Duration: A measure of the sensitivity of the price (the value of principal) of a fixed income investment to a change in interest rates, expressed as a number of years.
High growth stocks: A high growth stock is anticipated to grow at a rate significantly above the average growth for the market.
Liquidity: The capacity to buy or sell assets quickly enough to prevent or minimise a loss.
P/E ratio: The price-to-earnings ratio (P/E ratio) is the ratio for valuing a company that measures its current share price relative to its per-share earnings (EPS).
Quantitative easing (QE): is a type of monetary policy used by central banks to stimulate the economy by buying financial assets from commercial banks and other financial institutions.

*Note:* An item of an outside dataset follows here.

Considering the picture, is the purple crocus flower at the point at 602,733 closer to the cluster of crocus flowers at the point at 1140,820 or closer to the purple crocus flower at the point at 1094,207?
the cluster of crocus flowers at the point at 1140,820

Quantitative tightening (QT): The opposite of QE, quantitative tightening (QT) is a contractionary monetary policy aimed to decrease the liquidity in the economy. It simply means that a CB reduces the pace of reinvestment of proceeds from maturing government bonds. It also means that the CB may increase interest rates as a tool to curb money supply.
Quality investing: This means to capture the performance of quality growth stocks by identifying stocks with: 1) A high return on equity (ROE); 2) Stable year-over-year earnings growth; and 3) Low financial leverage.
Rising star: A company that has a low credit rating, but only because it is new to the bond market and is therefore still establishing a track record. It does not yet have the track record and/or the size to earn an investment grade rating from a credit rating agency.
TIPS: A Treasury Inflation-Protected Security is a Treasury bond that is indexed to an inflationary gauge to protect investors from a decline in the purchasing power of their money.
Value style: This refers to purchasing stocks at relatively low prices, as indicated by low price-to-earnings, price-to-book and price-to-sales ratios, and high dividend yields. Sectors with a dominance of value style: energy, financials, telecom, utilities, real estate.
Volatility: A statistical measure of the dispersion of returns for a given security or market index. Usually, the higher the volatility, the riskier the security/market.